So that in the absence of any such improbable events as those Lord Salisbury supposes to be necessary, there are two co-operating ways in which survival of the fittest establishes in a species a useful modification of structure.
The great length of time required for the production of species by the evolutionary process, is supposed by Lord Salisbury to furnish a reason for disbelief. In support of his argument he cites Lord Kelvin's conclusion that life can not have existed on the Earth more than a hundred millions of years. Respecting Lord Kelvin's estimate it may be remarked that the truth of a conclusion depends primarily on the character of the premises; that mathematical processes do not furnish much aid in the choice of premises; that no mathematical genius, however transcendent, can evolve true conclusions out of premises that are either incorrect or incomplete; and that while putting absolute faith in Kelvin's reasonings, it is possible to doubt the data with which he sets out. Suppressing criticism, however, let us accept in full the hundred million years, and see what comes of it. Lord Salisbury argues:—
"If we think of that vast distance over which Darwin conducts us, from the jelly-fish lying on the primeval beach to man as we know him now; if we reflect that the prodigious change requisite to transform one into the other is made up of a chain of generations, each advancing by a minute variation from the form of its predecessor, and if we further reflect that these successive changes are so minute that in the course of our historical period—say three thousand years—this progressive variation has not advanced by a single step perceptible to our eyes, in respect to man or the animals and plants with which man is familiar, we shall admit that for a chain of change so vast, of which the smallest link is longer than our recorded history, the biologists are making no extravagant claim when they demand at least many hundred million years for the accomplishment of the stupendous process."

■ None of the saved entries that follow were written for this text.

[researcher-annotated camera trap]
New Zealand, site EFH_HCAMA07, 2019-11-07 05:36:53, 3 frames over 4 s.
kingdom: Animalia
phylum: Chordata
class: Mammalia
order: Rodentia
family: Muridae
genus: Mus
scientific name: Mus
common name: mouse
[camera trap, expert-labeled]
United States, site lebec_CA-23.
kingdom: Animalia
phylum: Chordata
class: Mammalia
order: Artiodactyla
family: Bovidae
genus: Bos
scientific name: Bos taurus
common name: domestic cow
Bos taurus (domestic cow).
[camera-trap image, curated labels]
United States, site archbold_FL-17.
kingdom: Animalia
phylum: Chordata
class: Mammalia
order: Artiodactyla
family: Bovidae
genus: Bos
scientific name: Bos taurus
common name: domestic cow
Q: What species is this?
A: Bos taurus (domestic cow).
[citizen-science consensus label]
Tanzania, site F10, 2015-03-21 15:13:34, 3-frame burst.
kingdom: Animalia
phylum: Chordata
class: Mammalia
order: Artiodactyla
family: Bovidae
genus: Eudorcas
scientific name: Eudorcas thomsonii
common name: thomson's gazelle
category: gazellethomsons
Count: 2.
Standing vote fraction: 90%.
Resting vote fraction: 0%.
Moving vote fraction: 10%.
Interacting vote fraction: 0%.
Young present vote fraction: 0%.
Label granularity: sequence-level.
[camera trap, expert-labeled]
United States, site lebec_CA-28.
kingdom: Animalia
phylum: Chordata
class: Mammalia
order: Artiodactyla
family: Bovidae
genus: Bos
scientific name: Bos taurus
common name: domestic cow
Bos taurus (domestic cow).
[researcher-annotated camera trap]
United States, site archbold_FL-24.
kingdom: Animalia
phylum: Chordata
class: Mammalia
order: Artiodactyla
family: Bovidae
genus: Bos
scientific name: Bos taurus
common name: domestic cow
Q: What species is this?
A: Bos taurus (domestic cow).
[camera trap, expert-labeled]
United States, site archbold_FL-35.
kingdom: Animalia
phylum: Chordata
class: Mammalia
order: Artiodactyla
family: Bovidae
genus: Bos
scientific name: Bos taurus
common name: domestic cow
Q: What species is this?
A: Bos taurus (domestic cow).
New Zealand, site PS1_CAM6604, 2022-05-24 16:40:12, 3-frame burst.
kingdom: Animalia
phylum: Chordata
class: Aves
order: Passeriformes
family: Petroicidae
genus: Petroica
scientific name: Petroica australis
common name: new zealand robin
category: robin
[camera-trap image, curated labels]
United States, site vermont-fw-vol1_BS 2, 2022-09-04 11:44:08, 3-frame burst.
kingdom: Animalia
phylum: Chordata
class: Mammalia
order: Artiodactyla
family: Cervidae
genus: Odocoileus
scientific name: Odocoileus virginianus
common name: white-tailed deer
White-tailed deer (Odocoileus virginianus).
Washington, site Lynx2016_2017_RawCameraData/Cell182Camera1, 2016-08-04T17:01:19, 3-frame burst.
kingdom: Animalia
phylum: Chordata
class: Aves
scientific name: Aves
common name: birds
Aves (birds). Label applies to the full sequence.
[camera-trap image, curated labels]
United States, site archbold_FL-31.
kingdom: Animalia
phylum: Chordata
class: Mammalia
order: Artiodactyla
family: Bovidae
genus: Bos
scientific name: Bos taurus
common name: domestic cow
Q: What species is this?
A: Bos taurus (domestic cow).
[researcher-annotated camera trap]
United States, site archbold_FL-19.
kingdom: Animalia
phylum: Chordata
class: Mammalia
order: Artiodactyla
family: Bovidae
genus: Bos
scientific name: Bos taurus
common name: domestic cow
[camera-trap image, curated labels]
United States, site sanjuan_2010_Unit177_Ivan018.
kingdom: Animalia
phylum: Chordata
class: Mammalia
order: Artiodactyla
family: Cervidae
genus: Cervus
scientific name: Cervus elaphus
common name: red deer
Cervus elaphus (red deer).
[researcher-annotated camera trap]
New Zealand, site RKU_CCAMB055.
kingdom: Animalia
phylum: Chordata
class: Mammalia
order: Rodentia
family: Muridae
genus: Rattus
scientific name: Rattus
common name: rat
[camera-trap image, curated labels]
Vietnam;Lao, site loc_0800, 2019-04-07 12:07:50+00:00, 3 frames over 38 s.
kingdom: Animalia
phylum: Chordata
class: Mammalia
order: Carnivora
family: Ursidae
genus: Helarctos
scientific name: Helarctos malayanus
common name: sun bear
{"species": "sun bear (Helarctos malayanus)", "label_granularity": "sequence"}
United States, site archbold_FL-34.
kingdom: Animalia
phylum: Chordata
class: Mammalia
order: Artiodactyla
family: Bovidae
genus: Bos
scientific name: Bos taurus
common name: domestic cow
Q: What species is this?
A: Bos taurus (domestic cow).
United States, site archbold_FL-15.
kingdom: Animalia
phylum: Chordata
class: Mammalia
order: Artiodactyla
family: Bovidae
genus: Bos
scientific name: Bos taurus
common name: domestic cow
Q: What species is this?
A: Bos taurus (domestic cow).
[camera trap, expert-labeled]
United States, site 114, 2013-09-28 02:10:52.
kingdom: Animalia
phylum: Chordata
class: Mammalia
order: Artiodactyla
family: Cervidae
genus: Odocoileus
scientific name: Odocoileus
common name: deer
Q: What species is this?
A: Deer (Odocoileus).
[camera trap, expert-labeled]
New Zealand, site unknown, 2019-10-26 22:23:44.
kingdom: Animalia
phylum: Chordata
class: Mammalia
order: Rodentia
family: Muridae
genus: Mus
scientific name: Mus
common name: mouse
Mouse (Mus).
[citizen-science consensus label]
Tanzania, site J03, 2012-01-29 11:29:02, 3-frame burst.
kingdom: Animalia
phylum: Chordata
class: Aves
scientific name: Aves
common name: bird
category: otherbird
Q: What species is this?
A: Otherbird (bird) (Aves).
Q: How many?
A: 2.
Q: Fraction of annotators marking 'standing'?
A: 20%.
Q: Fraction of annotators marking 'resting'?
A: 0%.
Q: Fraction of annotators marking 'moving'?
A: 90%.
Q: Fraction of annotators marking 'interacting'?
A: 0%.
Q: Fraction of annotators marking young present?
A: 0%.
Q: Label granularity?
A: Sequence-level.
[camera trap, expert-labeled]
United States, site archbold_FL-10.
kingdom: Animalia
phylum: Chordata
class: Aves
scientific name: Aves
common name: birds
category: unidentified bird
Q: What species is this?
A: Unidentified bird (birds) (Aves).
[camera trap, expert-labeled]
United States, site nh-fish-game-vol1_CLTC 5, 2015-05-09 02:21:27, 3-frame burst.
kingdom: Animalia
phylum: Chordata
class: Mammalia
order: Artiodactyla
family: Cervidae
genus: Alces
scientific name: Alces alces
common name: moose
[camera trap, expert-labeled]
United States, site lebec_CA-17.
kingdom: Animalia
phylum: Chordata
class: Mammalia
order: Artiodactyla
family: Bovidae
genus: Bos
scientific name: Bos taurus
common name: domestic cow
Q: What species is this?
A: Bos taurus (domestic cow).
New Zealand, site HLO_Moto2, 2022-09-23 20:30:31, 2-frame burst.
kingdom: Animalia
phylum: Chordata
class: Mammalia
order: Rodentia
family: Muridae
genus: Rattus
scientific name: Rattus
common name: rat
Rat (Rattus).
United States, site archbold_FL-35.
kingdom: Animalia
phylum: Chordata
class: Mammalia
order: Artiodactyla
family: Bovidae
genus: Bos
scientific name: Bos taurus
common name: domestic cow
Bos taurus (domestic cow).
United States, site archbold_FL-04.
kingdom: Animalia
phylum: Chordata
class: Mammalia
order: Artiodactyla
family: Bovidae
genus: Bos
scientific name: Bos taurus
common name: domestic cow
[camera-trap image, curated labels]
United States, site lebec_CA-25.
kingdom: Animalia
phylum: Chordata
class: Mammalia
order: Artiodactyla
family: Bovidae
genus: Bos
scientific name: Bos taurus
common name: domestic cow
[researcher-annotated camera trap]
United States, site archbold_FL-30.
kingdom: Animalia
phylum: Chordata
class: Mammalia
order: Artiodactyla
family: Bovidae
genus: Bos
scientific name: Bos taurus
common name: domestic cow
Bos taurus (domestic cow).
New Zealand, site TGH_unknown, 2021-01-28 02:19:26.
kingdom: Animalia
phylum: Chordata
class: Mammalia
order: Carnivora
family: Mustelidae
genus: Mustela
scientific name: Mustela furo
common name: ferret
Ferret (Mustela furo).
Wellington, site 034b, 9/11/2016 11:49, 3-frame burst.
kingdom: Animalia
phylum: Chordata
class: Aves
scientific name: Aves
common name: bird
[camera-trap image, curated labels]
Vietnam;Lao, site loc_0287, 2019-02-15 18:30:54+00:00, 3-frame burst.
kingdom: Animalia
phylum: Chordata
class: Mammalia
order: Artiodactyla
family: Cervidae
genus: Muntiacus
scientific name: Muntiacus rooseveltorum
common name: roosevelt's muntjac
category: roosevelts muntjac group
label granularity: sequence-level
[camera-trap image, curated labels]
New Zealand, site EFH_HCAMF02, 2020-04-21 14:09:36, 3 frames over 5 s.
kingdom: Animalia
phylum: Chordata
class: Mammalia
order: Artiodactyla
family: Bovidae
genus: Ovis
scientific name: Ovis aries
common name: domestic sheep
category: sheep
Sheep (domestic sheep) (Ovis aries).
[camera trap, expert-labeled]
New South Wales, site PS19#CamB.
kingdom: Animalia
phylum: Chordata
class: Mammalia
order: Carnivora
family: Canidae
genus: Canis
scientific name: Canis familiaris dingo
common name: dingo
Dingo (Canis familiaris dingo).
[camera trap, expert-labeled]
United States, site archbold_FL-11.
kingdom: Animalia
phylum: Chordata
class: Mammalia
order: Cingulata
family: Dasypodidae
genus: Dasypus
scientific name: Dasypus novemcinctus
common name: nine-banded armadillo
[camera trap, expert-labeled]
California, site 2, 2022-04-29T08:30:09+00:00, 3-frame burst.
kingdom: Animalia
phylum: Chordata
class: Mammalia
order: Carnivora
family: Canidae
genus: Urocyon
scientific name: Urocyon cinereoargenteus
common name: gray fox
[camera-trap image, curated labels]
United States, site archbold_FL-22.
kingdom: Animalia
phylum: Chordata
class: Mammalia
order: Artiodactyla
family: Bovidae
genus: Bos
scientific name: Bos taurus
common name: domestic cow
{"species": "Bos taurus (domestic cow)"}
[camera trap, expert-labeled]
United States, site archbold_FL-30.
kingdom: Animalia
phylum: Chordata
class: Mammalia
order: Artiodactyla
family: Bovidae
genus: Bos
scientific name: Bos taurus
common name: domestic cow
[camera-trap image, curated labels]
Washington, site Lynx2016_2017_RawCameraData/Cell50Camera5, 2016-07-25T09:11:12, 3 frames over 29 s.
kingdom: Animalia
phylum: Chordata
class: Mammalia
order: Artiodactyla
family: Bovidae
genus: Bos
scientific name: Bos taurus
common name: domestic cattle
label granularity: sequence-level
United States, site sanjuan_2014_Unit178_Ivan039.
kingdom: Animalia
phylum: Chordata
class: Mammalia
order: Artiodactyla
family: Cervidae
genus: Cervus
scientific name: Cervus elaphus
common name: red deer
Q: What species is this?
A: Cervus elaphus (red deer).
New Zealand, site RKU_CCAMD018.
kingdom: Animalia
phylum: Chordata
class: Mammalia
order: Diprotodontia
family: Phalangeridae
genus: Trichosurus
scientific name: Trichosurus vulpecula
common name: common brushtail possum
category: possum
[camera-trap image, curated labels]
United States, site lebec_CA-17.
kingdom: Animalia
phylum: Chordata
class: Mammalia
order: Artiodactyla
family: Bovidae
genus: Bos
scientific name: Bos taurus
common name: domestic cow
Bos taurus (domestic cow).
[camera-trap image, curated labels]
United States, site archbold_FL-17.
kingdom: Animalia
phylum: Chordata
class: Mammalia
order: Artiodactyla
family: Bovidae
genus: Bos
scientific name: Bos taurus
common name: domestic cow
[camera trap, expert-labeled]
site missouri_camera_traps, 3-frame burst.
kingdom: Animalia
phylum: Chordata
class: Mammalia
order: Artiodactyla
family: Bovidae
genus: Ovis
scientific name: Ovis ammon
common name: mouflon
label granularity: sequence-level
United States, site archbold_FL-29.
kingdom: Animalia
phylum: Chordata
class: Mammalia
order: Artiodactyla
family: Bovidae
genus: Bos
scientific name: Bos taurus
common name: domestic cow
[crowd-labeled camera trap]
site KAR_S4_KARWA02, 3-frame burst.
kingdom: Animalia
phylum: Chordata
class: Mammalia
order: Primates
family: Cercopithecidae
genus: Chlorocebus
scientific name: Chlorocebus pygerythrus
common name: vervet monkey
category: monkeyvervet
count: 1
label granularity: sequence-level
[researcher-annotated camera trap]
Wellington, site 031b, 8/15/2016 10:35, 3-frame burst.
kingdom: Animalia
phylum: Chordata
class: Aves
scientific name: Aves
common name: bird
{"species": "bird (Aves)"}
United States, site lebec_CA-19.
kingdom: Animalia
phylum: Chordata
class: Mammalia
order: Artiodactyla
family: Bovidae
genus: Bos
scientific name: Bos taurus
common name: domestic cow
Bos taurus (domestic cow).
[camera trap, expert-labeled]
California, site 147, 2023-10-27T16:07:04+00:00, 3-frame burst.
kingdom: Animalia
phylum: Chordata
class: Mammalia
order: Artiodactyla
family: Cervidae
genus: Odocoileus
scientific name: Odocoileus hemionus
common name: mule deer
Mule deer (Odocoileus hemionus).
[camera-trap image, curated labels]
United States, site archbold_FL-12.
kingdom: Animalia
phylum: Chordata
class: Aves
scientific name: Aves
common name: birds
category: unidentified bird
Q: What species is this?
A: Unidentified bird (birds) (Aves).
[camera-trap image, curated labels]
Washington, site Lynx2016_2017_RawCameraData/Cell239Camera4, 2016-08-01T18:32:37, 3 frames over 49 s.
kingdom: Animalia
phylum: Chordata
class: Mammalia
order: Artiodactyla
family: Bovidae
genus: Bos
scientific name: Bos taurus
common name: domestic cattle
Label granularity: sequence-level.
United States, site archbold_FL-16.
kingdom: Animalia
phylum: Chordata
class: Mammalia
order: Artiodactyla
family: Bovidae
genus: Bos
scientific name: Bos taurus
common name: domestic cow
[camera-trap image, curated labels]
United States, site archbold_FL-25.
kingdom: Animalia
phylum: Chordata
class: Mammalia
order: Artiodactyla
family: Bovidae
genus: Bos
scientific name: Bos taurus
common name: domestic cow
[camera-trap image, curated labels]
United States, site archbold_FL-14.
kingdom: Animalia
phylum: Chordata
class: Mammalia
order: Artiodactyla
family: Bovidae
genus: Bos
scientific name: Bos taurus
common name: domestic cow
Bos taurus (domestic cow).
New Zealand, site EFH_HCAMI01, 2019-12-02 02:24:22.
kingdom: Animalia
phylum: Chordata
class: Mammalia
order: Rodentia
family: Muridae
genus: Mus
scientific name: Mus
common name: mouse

I will not stop to criticise the assumption that the jelly-fish is a remote ancestor of man; but, accepting all his data, will simply inquire how far Lord Salisbury's conclusion is warranted by them. As introductory to the criticism, I can not do better than quote another passage from the early essay named at the outset: merely remarking that the physiologist referred to as adverse in 1852, would not be thus referred to now. After remarking that those who know nothing of the science of life may naturally "think the hypothesis that all races of beings, man inclusive, may in process of time have been evolved from the simplest monad, a ludicrous one," the passage continues:
"But for the physiologist, who knows that every individual being is so evolved—who knows, further, that in their earliest condition the germs of all plants and animals whatever are so similar, "that there is no appreciable distinction amongst them, which would enable it to be determined whether a particular molecule is the germ of a Conferva or of an Oak, of a Zoophyte or of a Man";—for him to make a difficulty of the matter is inexcusable. Surely if a single cell may, when subjected to certain influences, become a man in the space of twenty years; there is nothing absurd in the hypothesis that under certain other influences, a cell may, in the course of millions of years, give origin to the human race."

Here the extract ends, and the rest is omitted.